Mit der von politischer Seite positiv geframten und von leitmedialer Seite fast kritiklos akzeptierten Entwicklung aber drohen Errungenschaften zunichtegemacht werden, die zwischenstaatlich 1648 mit dem Westfälischen Frieden ermöglicht und gut hundert Jahre später, 1795, von Immanuel Kant im "Ewigen Frieden" moralphilosophisch unterlegt worden sind.

Denn aus Kants Werk spricht die Erkenntnis, dass Kooperation – politisch, diplomatisch, wirtschaftlich und kulturell – Gewinn, Vertrauen und letztlich Frieden schafft.

Dies war damals auch eine Lehre aus den blutigen Erfahrungen der Kleinstaaterei, die Konflikte und Kriege begünstigt hatte. Hinzu kam der wirtschaftspolitisch motivierte und religiös verbrämte Dreißigjährige Krieg, der Ende Oktober 1648 in Münster und Osnabrück endete.

Als Kant knapp 130 Jahre später seine an ein Massenpublikum gerichtete Schrift "Zum ewigen Frieden" veröffentlichte, die übrigens eine der Grundlagen unserer heutigen UN-Charta ist, lag ihr auch die Erkenntnis zugrunde, dass gerade die Koppelung, das "Coupling", Frieden schafft und damit im klassischen philosophischen Sinne vernünftig ist.

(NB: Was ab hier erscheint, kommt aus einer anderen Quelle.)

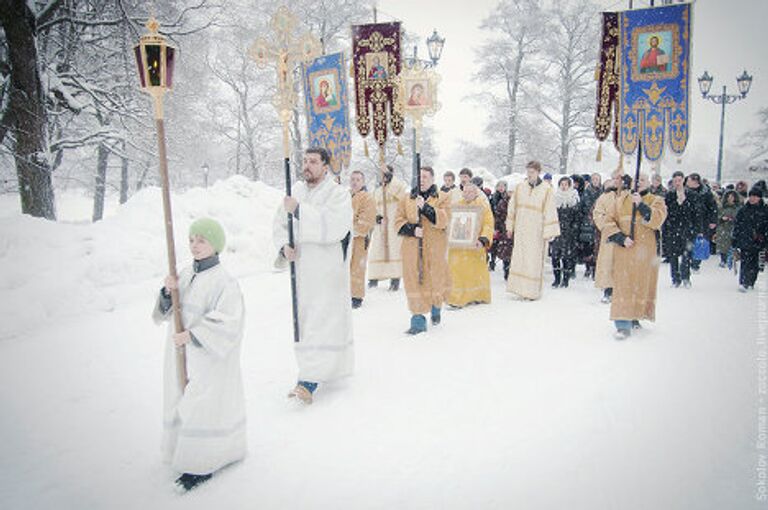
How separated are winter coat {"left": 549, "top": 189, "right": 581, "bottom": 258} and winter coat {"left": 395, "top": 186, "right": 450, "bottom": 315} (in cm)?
368

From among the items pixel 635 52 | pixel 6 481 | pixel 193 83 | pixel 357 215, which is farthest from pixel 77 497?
pixel 193 83

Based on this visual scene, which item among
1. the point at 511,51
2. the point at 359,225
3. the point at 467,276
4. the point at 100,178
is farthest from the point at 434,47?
the point at 100,178

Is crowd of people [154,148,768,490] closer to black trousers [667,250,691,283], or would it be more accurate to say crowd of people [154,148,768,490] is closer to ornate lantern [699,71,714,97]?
black trousers [667,250,691,283]

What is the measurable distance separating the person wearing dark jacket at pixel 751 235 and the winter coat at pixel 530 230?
338 cm

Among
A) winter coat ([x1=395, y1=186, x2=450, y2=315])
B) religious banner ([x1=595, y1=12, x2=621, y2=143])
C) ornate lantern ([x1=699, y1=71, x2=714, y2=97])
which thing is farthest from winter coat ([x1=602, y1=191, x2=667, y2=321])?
ornate lantern ([x1=699, y1=71, x2=714, y2=97])

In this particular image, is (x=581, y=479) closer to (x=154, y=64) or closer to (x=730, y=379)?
(x=730, y=379)

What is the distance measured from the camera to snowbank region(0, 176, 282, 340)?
6.92m

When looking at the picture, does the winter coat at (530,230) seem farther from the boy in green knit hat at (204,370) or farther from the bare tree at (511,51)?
the bare tree at (511,51)

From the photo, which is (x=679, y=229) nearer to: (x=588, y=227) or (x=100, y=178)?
(x=588, y=227)

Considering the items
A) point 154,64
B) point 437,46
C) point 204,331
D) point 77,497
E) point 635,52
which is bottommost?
point 77,497

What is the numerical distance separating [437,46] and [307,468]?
10062 mm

Wie ist also heute, rund 230 Jahre später, die zunehmende wirtschaftliche Abkoppelung des Westens von Russland und China zu bewerten, zumal sie immer stärker ideologisch motiviert zu sein scheint als der erklärte Wille zum rationalen Aufbau und Erhalt einer diversifizierten Außenwirtschaft vermuten lässst?

Die Antwort liegt auf der Hand. Im besten Fall wird diese Entwicklung zwischenstaatliche Auseinandersetzungen befördern. Im schlimmsten Fall werden wir gerade Zeugen des Beginns einer neuen Epoche globaler Krisen und Kriege.

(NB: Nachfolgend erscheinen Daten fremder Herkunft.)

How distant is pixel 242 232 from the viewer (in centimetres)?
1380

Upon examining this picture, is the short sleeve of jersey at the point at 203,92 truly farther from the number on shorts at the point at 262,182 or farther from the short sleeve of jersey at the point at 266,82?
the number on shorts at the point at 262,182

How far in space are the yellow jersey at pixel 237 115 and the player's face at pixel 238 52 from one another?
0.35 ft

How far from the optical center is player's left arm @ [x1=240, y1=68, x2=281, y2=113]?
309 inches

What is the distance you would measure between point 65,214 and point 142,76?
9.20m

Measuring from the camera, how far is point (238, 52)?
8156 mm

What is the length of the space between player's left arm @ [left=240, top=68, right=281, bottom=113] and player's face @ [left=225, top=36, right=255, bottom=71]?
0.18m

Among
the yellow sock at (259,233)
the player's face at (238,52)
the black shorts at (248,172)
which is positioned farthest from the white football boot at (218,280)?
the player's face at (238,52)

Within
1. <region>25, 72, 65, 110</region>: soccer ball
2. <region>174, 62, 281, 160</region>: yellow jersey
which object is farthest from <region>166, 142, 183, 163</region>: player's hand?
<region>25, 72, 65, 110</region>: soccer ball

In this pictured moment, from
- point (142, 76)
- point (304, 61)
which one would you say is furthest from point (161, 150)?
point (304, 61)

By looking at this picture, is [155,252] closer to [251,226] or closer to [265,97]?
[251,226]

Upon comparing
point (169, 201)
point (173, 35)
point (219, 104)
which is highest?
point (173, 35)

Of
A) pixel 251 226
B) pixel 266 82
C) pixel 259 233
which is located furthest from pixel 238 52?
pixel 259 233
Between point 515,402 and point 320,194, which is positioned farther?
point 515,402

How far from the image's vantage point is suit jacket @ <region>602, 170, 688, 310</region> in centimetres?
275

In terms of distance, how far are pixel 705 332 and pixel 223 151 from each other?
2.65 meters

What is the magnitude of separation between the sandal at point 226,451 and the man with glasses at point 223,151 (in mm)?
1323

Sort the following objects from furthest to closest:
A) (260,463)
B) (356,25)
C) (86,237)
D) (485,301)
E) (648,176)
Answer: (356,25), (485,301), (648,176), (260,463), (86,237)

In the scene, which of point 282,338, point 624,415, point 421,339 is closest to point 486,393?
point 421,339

Die verantwortlichen Politiker in Berlin und Brüssel sind unehrlich, wenn sie im Falle Russlands nur von energiepolitischer Abkopplung sprechen. Denn natürlich geht es auch um den Rückzug aus vielen anderen wirtschaftlichen Kooperationsfeldern.

Der politische Druck dafür ist so groß, dass sich selbst Lebensmittelkonzerne wie Nestlé für den Verkauf von Babynahrung in Putins Einflussbereich rechtfertigen müssen. Allein das sollte als das verstanden werden, was es ist: ein zivilisatorischer Bankrott. Denn was können junge Eltern oder gar Säuglinge in Russland für Putins Außen- und Kriegspolitik, warum sollten sie Ziel von EU-Sanktionen werden?

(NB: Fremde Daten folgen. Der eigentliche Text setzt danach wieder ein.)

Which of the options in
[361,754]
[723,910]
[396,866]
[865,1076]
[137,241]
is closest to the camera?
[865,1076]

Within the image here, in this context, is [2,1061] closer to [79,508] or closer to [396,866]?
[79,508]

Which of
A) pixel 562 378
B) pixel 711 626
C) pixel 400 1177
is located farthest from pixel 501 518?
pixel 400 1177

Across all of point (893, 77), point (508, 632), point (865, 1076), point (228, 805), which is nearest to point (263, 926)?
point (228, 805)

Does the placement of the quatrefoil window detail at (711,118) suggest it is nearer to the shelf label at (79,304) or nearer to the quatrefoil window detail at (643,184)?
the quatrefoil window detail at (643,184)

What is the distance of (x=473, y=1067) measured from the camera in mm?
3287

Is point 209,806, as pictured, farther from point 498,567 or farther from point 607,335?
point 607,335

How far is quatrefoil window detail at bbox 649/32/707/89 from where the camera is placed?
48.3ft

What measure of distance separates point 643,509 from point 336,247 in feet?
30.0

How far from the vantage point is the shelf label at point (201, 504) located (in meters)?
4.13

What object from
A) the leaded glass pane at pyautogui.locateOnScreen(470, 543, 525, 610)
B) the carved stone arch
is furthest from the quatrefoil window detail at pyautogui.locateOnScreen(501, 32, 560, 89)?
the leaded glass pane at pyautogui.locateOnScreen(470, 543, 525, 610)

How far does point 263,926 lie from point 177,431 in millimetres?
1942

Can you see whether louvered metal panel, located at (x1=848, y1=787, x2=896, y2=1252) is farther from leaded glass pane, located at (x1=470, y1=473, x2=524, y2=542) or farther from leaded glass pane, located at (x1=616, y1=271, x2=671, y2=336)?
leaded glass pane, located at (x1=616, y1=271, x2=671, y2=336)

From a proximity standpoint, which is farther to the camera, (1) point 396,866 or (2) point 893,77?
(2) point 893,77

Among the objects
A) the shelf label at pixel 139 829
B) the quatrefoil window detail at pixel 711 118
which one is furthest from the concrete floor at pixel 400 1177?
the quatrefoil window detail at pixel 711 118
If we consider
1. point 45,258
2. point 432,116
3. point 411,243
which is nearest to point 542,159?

Dass es um mehr geht als um die Wirtschaft oder nur die Energieimporte, zeigen auch die gestrichenen Programme für junge russische Akademiker, die Auftrittsverbote für russische Künstler und eine unterschwellig wachsende Russophobie, die wenig Raum mehr für Humanismus lässt.

"Все ли люди станут братьями?" traut man nach fast anderthalb Jahren Krieg Russlands in der Ukraine und Sanktionen des Westens gar nicht mehr fragen. Denn Brüder, um mit Boris Lesnyak zu sprechen, werden die Menschen wieder nur in Massengräbern.

Beunruhigend bleibt, dass die wirtschaftliche Entkopplung als systemische Grundlage für eine weitere Eskalation geeignet ist, während die soziale, kulturelle und menschliche Entkopplung den gesellschaftlichen Widerstand gegen direktere und härtere Konfrontationen zu schwächen droht.

Gleiches gilt im Gegenzug auch für die West-Politik Russlands, dessen Führung und Mehrheitsgesellschaft die neue westliche Eskalationsbereitschaft bereitwillig reflektieren, eine "Russische Welt" vor Augen; von Gott gewollt, von Putin geführt.